## GIVEN DATA
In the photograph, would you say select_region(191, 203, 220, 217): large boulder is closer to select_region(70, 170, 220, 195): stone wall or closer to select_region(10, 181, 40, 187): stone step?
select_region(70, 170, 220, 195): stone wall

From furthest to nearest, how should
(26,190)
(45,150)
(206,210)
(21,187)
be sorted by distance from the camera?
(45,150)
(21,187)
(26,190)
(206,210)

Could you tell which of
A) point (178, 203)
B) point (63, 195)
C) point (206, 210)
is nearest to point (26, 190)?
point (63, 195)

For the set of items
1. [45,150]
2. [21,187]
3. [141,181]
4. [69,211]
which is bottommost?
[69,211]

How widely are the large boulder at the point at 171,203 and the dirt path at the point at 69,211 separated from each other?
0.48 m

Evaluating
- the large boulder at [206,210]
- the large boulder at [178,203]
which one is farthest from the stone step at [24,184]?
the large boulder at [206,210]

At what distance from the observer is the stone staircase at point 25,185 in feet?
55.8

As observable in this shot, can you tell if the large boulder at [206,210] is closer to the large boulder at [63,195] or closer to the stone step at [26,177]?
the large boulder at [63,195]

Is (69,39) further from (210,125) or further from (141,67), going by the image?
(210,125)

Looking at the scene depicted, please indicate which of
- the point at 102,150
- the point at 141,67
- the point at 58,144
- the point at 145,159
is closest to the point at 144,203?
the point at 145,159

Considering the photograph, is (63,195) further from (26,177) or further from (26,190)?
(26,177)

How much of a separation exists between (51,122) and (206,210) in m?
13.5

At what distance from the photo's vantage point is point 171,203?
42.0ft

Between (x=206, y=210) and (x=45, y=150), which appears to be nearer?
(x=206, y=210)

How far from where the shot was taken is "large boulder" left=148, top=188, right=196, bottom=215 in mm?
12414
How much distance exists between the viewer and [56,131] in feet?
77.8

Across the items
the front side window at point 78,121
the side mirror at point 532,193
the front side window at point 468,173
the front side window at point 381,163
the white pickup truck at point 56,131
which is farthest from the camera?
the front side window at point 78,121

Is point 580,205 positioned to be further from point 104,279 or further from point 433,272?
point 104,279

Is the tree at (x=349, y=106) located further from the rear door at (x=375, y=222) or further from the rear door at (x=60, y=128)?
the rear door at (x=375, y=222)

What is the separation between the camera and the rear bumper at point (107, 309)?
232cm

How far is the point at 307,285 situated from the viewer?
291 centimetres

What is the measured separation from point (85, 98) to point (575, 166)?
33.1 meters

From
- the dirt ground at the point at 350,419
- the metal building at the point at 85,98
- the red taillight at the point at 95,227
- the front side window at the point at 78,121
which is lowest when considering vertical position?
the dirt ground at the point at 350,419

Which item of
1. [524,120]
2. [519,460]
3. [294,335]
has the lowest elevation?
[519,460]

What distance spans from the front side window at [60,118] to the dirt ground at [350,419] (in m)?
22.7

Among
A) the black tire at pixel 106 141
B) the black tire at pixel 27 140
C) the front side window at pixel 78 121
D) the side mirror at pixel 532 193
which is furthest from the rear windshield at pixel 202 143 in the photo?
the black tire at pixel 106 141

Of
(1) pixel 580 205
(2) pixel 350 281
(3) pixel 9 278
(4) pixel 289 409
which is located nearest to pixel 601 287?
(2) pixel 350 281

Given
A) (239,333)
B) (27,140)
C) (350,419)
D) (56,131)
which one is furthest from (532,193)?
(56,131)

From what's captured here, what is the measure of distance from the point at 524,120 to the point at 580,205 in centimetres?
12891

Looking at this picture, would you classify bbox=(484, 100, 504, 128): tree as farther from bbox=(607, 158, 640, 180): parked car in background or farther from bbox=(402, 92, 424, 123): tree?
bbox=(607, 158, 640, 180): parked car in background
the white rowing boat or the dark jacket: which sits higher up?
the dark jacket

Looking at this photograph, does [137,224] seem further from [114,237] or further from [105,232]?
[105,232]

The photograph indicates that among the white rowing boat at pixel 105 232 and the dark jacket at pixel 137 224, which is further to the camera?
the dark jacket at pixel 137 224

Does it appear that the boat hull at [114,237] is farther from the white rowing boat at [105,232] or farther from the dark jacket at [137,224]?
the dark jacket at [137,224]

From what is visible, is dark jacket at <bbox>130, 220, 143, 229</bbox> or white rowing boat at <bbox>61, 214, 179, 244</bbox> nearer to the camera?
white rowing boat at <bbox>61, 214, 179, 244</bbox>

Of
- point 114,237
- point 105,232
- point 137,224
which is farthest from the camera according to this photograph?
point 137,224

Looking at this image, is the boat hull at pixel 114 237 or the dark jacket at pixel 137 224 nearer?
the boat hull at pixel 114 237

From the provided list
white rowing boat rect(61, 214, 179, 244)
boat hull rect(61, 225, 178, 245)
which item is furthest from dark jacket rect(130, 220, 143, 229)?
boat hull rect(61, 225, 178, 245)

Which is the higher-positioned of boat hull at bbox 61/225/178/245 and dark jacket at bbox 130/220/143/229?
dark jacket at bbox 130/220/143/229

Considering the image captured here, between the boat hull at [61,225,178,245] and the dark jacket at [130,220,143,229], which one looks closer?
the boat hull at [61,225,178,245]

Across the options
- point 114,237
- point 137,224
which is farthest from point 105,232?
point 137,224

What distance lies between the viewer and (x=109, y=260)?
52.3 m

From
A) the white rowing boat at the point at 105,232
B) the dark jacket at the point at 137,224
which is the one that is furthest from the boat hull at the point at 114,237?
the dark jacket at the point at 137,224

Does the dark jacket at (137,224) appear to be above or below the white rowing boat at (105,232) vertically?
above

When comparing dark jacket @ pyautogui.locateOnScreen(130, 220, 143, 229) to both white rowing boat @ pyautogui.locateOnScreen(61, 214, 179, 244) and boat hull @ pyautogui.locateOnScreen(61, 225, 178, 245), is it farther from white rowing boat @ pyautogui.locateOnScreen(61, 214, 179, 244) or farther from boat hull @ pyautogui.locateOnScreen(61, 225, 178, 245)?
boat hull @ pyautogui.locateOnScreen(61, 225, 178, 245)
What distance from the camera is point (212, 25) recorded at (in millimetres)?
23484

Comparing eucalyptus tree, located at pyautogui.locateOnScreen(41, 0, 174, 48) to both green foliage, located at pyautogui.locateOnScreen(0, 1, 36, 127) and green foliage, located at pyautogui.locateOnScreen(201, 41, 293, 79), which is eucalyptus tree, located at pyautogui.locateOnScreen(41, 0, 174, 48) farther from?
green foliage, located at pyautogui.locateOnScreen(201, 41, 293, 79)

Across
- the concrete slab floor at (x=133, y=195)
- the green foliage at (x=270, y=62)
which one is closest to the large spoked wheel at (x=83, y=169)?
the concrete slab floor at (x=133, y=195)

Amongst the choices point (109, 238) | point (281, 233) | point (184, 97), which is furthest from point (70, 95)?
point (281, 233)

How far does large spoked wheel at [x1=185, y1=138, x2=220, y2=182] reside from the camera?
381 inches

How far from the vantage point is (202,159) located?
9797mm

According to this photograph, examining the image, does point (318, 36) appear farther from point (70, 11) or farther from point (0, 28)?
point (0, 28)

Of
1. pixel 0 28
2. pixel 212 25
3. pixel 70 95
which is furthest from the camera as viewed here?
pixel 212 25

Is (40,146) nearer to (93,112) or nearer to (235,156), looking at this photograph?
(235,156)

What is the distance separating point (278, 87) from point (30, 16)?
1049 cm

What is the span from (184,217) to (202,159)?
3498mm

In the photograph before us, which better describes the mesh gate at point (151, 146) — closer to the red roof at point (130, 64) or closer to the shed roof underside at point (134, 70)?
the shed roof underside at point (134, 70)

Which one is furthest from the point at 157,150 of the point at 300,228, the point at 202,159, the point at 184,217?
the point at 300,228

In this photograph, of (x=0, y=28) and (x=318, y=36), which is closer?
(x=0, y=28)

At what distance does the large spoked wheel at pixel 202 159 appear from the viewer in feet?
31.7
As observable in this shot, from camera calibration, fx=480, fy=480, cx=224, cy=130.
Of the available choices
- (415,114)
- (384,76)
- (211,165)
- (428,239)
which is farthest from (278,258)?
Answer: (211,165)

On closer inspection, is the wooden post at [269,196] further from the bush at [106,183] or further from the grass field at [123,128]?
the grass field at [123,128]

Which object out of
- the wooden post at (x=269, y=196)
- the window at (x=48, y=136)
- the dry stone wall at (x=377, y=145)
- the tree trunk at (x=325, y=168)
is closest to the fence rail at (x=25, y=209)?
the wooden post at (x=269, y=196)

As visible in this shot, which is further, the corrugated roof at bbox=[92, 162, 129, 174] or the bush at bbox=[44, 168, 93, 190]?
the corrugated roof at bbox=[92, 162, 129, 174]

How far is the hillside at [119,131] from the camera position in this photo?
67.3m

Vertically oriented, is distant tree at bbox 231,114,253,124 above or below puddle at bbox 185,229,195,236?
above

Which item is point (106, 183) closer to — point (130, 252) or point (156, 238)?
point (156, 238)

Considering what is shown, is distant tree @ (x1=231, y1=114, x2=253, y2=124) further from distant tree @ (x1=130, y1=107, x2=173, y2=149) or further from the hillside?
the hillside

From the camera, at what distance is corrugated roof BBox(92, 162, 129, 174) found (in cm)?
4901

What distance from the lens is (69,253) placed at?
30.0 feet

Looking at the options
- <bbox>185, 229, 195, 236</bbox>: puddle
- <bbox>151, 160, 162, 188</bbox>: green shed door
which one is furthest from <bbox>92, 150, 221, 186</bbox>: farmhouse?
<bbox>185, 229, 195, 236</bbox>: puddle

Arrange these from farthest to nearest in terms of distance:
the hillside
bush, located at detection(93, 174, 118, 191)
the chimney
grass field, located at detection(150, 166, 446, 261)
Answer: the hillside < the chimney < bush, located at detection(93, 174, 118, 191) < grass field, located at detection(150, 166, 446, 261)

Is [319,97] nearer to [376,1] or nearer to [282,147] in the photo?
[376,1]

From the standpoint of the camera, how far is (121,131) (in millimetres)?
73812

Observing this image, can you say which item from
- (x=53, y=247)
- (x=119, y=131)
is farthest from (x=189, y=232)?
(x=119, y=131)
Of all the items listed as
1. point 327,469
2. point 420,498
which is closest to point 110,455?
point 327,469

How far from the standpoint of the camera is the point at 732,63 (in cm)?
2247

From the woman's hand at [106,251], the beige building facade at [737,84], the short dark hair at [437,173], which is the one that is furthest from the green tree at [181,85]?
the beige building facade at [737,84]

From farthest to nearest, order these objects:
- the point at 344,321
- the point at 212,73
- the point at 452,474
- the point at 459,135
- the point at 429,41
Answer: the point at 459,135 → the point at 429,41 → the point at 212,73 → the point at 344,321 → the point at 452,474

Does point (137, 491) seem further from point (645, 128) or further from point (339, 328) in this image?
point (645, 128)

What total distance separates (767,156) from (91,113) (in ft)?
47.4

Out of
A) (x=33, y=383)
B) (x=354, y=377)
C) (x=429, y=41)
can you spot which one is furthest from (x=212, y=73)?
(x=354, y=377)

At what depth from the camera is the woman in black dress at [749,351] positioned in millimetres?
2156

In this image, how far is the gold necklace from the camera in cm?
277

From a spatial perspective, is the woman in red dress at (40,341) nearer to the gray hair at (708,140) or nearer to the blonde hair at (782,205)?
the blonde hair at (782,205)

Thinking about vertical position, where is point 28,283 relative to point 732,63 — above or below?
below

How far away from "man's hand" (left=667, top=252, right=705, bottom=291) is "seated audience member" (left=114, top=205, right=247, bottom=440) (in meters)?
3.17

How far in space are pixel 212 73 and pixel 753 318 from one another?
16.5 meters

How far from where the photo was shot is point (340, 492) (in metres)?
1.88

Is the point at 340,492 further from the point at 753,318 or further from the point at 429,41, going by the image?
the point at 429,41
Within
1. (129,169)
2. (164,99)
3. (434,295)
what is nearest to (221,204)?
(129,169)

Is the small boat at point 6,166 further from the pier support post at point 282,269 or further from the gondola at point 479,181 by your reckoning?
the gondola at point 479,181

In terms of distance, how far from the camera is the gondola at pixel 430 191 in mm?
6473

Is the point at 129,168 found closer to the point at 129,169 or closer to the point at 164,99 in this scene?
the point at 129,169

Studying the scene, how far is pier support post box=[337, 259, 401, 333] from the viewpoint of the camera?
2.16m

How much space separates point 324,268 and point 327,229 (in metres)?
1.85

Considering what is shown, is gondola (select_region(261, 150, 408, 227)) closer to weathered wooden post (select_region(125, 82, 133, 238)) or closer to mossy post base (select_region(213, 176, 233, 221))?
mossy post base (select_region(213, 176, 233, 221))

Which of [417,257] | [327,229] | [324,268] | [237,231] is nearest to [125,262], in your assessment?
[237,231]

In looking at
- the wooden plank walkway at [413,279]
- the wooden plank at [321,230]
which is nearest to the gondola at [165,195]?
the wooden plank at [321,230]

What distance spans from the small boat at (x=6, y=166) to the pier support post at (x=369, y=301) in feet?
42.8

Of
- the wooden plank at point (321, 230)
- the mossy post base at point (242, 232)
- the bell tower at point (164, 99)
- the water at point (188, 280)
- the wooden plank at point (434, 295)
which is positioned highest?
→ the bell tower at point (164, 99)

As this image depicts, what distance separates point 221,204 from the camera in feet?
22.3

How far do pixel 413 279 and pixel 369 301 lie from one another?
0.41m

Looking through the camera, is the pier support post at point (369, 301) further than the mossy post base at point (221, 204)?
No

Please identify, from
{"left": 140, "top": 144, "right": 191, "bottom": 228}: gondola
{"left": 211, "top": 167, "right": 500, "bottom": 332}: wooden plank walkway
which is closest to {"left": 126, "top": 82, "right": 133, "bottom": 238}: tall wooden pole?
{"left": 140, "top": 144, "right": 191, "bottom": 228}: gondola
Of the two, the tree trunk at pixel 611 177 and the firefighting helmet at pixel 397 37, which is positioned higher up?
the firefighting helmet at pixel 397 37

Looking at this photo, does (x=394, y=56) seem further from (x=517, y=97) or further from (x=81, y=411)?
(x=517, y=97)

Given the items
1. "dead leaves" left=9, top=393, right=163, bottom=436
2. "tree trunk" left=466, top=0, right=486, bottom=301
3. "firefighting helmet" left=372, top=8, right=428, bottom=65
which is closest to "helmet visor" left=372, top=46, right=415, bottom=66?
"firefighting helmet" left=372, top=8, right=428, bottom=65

## EXERCISE
Rescale the data from the line that contains "At what distance does" through the line that contains "Answer: (211,165)", both included. Reproduce every line, requests unchanged, but multiply each number in the answers (the distance and the coordinates) by 0.8, rounding to the original number of decimal places with halves rounded up.

## EXPECTED ANSWER
At what distance does the large spoked wheel at pixel 202 159 appear from the viewer in feet?
25.4
As observable in this shot, from camera calibration, fx=480, fy=480, cx=224, cy=130.
Of the available choices
- (415,114)
- (384,76)
- (211,165)
- (428,239)
which is farthest from (278,258)?
Answer: (169,132)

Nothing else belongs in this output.